Use hypothesis (#5759)

* Use hypothesis * Allow int64 array interface for groups * Add packages to Windows CI * Add to travis * Make sure device index is set correctly * Fix dask-cudf test * appveyor
2020-06-16 12:45:59 +12:00
parent 02884b08aa
commit b47b5ac771
17 changed files with 411 additions and 439 deletions
--- a/tests/python/test_linear.py
+++ b/tests/python/test_linear.py
@@ -1,87 +1,72 @@
-import numpy as np
 import testing as tm
-import unittest
-import pytest
-
+from hypothesis import strategies, given, settings, note
 import xgboost as xgb

-try:
-    from sklearn.linear_model import ElasticNet
-    from sklearn.preprocessing import scale
-    from regression_test_utilities import run_suite, parameter_combinations
-except ImportError:
-    None
+parameter_strategy = strategies.fixed_dictionaries({
+    'booster': strategies.just('gblinear'),
+    'eta': strategies.floats(0.01, 0.25),
+    'tolerance': strategies.floats(1e-5, 1e-2),
+    'nthread': strategies.integers(1, 4),
+})
+
+coord_strategy = strategies.fixed_dictionaries({
+    'feature_selector': strategies.sampled_from(['cyclic', 'shuffle',
+                                                 'greedy', 'thrifty']),
+    'top_k': strategies.integers(1, 10),
+})


-def is_float(s):
-    try:
-        float(s)
-        return 1
-    except ValueError:
-        return 0
+def train_result(param, dmat, num_rounds):
+    result = {}
+    xgb.train(param, dmat, num_rounds, [(dmat, 'train')], verbose_eval=False,
+              evals_result=result)
+    return result


-def xgb_get_weights(bst):
-    return np.array([float(s) for s in bst.get_dump()[0].split() if
-                     is_float(s)])
+class TestLinear:
+    @given(parameter_strategy, strategies.integers(10, 50),
+           tm.dataset_strategy, coord_strategy)
+    @settings(deadline=None)
+    def test_coordinate(self, param, num_rounds, dataset, coord_param):
+        param['updater'] = 'coord_descent'
+        param.update(coord_param)
+        param = dataset.set_params(param)
+        result = train_result(param, dataset.get_dmat(), num_rounds)['train'][dataset.metric]
+        assert tm.non_increasing(result)

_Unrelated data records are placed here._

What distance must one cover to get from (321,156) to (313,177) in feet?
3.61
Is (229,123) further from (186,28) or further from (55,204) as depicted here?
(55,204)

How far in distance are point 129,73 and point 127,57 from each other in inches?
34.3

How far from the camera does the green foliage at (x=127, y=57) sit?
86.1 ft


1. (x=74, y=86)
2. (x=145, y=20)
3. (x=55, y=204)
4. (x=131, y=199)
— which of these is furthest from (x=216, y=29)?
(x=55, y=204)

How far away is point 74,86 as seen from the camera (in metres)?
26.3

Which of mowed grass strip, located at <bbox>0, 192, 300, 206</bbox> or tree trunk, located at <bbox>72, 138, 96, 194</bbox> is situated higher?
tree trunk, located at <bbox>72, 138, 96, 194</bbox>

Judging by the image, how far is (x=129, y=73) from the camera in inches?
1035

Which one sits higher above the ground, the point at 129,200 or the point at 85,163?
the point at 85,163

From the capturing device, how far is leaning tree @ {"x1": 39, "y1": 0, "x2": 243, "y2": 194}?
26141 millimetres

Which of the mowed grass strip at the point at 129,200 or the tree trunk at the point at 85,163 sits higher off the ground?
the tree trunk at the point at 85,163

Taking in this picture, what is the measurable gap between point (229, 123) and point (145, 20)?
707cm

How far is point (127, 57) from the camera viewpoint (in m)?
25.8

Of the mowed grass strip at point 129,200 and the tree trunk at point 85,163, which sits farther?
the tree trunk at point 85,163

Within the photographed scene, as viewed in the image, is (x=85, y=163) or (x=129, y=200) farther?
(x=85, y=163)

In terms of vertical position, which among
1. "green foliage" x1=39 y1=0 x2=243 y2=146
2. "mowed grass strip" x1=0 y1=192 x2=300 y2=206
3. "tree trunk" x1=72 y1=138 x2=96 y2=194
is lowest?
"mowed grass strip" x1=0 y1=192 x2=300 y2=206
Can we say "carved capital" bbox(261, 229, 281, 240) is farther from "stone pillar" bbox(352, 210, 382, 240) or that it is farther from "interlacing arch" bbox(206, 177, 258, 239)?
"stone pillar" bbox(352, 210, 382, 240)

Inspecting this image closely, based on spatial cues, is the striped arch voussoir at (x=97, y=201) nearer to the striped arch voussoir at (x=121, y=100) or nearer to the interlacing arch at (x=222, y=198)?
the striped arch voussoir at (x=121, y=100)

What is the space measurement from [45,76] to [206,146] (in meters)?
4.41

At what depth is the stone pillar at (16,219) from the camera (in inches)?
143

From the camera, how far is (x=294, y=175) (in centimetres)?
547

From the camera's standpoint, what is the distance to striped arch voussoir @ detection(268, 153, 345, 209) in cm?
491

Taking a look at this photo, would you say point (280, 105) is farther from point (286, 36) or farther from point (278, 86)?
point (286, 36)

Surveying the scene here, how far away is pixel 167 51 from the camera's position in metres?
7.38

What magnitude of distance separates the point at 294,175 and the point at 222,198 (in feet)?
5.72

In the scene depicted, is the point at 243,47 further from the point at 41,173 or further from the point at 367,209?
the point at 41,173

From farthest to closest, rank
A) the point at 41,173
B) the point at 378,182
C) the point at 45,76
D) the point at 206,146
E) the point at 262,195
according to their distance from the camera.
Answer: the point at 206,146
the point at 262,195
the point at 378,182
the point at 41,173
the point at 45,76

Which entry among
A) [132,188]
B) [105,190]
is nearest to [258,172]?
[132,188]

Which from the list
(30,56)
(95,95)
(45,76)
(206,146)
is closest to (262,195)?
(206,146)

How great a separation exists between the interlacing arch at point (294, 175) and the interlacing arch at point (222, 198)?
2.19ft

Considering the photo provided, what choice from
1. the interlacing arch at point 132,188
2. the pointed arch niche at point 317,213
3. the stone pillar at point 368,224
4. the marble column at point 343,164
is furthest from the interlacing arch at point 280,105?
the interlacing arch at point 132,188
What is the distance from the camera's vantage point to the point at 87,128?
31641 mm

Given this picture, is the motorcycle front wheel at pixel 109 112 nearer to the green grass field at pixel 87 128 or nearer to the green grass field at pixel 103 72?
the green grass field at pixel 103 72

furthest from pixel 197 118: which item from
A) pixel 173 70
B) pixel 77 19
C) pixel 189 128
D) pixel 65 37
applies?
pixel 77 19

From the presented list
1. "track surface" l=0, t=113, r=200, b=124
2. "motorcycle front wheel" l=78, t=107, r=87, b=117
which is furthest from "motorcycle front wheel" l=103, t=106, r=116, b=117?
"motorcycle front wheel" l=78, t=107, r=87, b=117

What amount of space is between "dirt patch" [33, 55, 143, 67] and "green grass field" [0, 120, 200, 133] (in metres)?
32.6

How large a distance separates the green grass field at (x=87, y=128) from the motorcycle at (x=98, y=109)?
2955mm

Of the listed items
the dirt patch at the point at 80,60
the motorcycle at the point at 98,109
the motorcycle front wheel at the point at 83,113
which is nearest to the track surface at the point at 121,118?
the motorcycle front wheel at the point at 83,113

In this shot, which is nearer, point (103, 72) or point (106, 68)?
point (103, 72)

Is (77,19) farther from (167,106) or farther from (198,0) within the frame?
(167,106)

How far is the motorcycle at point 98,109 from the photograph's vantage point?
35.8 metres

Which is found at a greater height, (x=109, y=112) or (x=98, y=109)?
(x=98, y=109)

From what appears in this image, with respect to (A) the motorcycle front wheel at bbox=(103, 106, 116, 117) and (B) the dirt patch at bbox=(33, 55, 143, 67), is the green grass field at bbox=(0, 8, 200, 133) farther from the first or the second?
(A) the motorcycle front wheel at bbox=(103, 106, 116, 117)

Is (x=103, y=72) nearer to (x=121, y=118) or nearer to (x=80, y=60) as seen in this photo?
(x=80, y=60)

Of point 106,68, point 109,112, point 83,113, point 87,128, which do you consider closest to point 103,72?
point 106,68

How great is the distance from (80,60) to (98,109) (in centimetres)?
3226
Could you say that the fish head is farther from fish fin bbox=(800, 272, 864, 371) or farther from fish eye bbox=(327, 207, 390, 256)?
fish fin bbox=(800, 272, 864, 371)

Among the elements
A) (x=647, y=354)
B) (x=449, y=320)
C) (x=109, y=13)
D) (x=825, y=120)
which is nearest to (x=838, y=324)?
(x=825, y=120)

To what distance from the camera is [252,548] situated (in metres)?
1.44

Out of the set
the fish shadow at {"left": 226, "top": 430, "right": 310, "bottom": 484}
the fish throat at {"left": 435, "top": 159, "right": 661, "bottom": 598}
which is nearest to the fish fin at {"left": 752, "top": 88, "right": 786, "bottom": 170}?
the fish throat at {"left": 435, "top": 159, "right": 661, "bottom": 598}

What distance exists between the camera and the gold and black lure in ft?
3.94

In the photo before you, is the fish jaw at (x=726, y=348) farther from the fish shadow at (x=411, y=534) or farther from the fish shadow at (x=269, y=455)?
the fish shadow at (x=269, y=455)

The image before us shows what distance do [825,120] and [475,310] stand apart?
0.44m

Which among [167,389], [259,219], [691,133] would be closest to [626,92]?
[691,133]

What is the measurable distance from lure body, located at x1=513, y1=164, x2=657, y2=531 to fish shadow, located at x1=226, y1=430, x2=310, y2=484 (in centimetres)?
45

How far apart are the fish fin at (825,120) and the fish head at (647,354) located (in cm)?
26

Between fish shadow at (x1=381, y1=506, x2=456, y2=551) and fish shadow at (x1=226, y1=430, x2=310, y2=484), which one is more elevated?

+    # Loss is not guaranteed to always decrease because of regularisation parameters
+    # We test a weaker condition that the loss has not increased between the first and last
+    # iteration
+    @given(parameter_strategy, strategies.integers(10, 50),
+           tm.dataset_strategy, coord_strategy, strategies.floats(1e-5, 2.0),
+           strategies.floats(1e-5, 2.0))
+    @settings(deadline=None)
+    def test_coordinate_regularised(self, param, num_rounds, dataset, coord_param, alpha, lambd):
+        param['updater'] = 'coord_descent'
+        param['alpha'] = alpha
+        param['lambda'] = lambd
+        param.update(coord_param)
+        param = dataset.set_params(param)
+        result = train_result(param, dataset.get_dmat(), num_rounds)['train'][dataset.metric]
+        assert tm.non_increasing([result[0], result[-1]])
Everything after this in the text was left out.